Ketua Hanura itu menyorot program tata kelola migas dan pertambangan dari visi misi baru Prabowo-Sandi. Poin yang menjadi sorotan adalah: ‘Mengembalikan tata kelola migas dan pertambangan nasional, sesuai amanat konstitusi terutama Pasal 33 UUD 1945’, dan ‘Mendirikan kilang minyak baru, pabrik etanol serta infrastruktur terminal penerima gas dan jaringan transmisi/distribusi gas baik oleh BUMN atau swasta’.

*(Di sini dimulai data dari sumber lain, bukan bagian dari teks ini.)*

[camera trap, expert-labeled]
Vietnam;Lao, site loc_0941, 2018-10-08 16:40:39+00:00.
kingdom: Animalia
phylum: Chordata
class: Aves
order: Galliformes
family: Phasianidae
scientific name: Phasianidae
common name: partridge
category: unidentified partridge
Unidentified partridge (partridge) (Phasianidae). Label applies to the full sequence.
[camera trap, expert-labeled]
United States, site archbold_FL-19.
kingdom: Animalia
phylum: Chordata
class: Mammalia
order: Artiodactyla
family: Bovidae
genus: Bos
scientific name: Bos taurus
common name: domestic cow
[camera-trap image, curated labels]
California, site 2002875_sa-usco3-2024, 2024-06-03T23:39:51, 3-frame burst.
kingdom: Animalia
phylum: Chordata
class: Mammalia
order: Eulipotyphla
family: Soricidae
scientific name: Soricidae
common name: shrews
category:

Padahal lanjut Ketua Fraksi DPR Hanura itu, jaringan transmisi dan distribusi gas merupakan kebutuhan dan kepentingan masyarakat luas. Karena bukan saja digunakan untuk menyalurkan gas ke industri, melainkan juga untuk menyalurkan gas bagi pelanggan rumah tangga.
Lalu, relevansinya program itu dengan pasal 33 UUD ’45, tepatnya ayat 2.